Why not use the New Hampshire precedent to say the polls are phooey and that this is going to be a tight, tight contest? If he wins going away, he looks all the stronger.
As it stands, if Obama loses this weekend, he’s in deep trouble.
Given the uncontested expectations created by a combination of his consistent lead in the polls and Hillary not even campaigning in the state, I’m not sure a loss in the Palmetto State is a blow he can recover from.
ABC: Clintons Putting Words in Obama’s Mouth
1/22/08, 1:24 pm EST
Jake Tapper on anatomy of a smear.
Clinton vs. the “Frontrunner”
1/22/08, 1:27 am EST
Let’s leave aside for a moment the bitter exchanges that made this debate such a wild departure from the soporific roundtable in Nevada.
I want to pick up on Hillary Clinton’s positioning herself as the insurgent in this race.
Ever since Iowa, she’s been running as though she’s behind. That may have been true for about four days in between the first caucuses and the first primaries, but it is certainly no longer the case.
She won a tremendous victory in New Hampshire, a squeaker in Nevada, and her national lead, though narrowed, has remained just that, a lead.
Yet having suffered the slings and arrows and indignities of frontrunner-dom for the better part of a year, Clinton seems to have no interest in resuming the mantle.
Indeed, she seems to be relishing no longer being seen as queen of the hill.
It has allowed her and her surrogates to unleash myriad attacks, some of them substantive, most of them slimy, on Obama.
It’s really a neat bit of poll-position jujitsu, if you think about it — to be simultaneously in the lead and playing the underdog at the same time.

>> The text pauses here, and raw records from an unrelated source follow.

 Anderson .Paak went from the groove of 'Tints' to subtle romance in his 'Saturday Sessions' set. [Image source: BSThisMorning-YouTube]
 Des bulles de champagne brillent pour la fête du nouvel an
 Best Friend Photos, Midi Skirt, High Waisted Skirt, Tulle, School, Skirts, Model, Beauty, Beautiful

Obama fans should blame their candidate for letting her get away with it.
Certainly, a frontrunner doesn’t get away with the kind of mud that Clinton was slinging tonight. We heard from Hillary that Obama is a slumlord enriching Reagan lover who seeks to protect sex criminals and porno shops.
Her performance was angry and undignified, but it worked for her because both she and Obama have tacitly agreed to let the public see her as the feisty back-of-the-pack candidate whose not above fighting dirty to claw her way to the top…. of a mountain whose peak she never left.
This mind-trick worked wonders for her in Nevada, where, again, she fought with the kind of desperation that is only forgivable from one who is trying to topple a giant. And she’s got the same mojo working in South Carolina, where she’s now expected to lose.
It’s now to the point that if Obama underperforms on Saturday, he could be toast by February 5.